Saved entries:
------

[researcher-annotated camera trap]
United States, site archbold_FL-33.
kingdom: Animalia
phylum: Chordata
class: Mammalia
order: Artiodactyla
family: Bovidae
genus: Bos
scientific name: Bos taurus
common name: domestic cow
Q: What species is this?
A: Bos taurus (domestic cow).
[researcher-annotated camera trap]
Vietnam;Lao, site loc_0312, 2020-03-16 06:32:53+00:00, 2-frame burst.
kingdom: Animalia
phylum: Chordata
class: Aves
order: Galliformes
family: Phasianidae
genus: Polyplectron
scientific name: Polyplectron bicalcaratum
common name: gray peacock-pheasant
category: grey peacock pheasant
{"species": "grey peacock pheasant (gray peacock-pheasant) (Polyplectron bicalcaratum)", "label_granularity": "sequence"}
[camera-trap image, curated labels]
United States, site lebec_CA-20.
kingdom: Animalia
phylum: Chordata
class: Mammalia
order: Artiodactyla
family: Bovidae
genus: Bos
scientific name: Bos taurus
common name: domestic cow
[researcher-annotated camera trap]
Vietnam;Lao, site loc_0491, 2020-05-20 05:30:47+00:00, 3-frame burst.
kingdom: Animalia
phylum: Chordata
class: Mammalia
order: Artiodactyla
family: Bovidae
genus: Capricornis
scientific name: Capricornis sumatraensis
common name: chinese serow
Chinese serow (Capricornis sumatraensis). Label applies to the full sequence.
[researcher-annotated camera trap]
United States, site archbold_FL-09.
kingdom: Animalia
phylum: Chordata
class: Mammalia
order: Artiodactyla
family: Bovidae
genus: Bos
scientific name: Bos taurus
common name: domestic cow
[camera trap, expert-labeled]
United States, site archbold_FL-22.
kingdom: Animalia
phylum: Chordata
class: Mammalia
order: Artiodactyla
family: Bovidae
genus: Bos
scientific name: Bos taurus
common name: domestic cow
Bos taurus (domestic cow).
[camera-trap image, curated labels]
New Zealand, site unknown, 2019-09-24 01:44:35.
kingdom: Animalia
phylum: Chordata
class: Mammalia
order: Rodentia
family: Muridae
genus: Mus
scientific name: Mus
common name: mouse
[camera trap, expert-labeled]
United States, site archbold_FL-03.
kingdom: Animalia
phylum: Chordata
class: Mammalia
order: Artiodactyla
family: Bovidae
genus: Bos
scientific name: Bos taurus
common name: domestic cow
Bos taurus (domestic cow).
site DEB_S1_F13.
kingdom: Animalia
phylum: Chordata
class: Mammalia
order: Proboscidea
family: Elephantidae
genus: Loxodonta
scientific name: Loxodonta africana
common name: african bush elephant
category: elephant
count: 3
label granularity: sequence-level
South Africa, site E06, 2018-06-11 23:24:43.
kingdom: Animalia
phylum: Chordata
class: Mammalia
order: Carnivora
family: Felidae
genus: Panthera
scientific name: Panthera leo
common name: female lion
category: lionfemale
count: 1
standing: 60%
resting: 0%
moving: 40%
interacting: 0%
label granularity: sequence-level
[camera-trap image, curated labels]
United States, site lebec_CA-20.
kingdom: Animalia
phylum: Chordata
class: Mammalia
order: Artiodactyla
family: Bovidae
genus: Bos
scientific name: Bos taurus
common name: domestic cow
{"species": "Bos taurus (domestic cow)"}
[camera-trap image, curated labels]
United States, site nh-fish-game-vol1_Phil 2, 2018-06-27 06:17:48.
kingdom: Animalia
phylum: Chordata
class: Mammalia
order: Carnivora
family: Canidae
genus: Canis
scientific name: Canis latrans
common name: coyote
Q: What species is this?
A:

------

(What the task asks) You are asked to count the lines of the records above in which the word "gray" occurs, and to give only that number.

(Result) 2